This morning my mother left town, that coupled with the fact that T and I are sick and my hormones are all over the place has made me very blue. Kind of nervous makingly blue. And it has me thinking about my pesky agoraphobia, which has slowly gotten worse since the move to Syracuse.
It isn’t a problem for me to have people over to my house. Over the last year I’ve made one good friend here in sunny Syracuse (hey-one friend a year is really good for me) and most of the time we hang out at my place. Occasionally I will head over to her place, which is doable because it is less than two blocks away. And very occasionally I will take a walk with her and her kids. Luckily we have discussed the agoraphobia, so she understands where my crazy behavior is coming from. She has invited us over to her place for a lovely cook out for friends on Easter, when Z was out of town she invited me over for dinner, two days after T’s birthday (which she gamely attended with her kids) she invited us to her son’s 5th birthday. T and Z attended Easter and the birthday party; I attended none of the above. For Easter and the party I was sick, but even if I wasn’t I don’t think I would have made it. Just thinking about social events where I don’t know people makes my stomach cramp up in fear.
And to be crystal clear this woman is my friend. I thoroughly enjoy her company, the company of her kids and her husband.
I feel so guilty that I can’t seem to reciprocate friendship when it requires me to leave the house. When we lived in Rhode Island and I was in charge of supporting us financially the agoraphobia became more manageable than it had been for years. In order to pay rent I had to go to work. So I went. I even made it to the vast majority of meetings I was required to attend at the regional office, although I made excuses in my head to get out of them up until the moment I got in the car every single time. And getting to work made it easier for me to make it to social events.
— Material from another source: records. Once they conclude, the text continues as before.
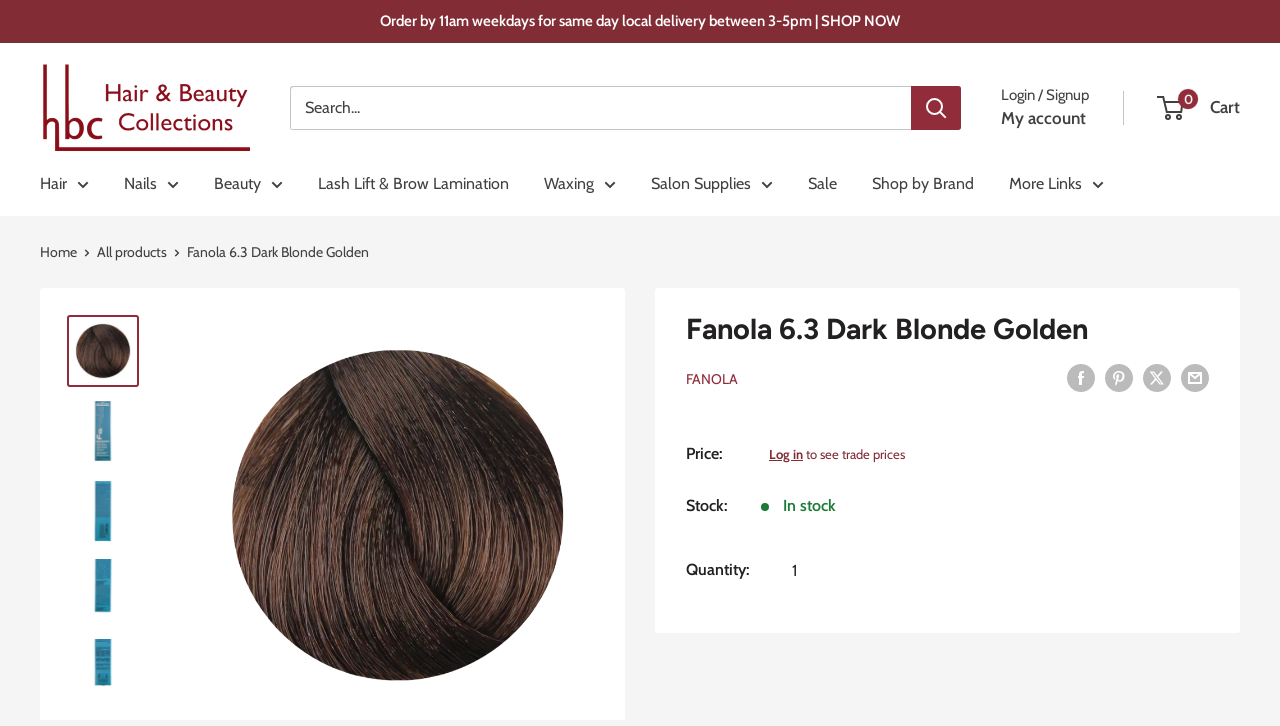

--- FILE ---
content_type: text/javascript
request_url: https://hbcsupplies.com.au/cdn/shop/t/17/assets/custom.js?v=102476495355921946141732666244
body_size: -599
content:
//# sourceMappingURL=/cdn/shop/t/17/assets/custom.js.map?v=102476495355921946141732666244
I had a couple of friends. We socialized. I even went to a lot of Z’s grad school events. And art school events are trying even to those without agoraphobia.
But there isn’t an imperative that requires me to leave the house any more. And the longer I stay home the harder it gets to leave. I need structure. I need a reason to leave, but it is so easy to ignore that. We love our house. We love our yard. I am happy for the most part. And that is what scares me the most. Being happy to indulge in my agoraphobia is not acceptable. I’m just not sure how to do anything about it.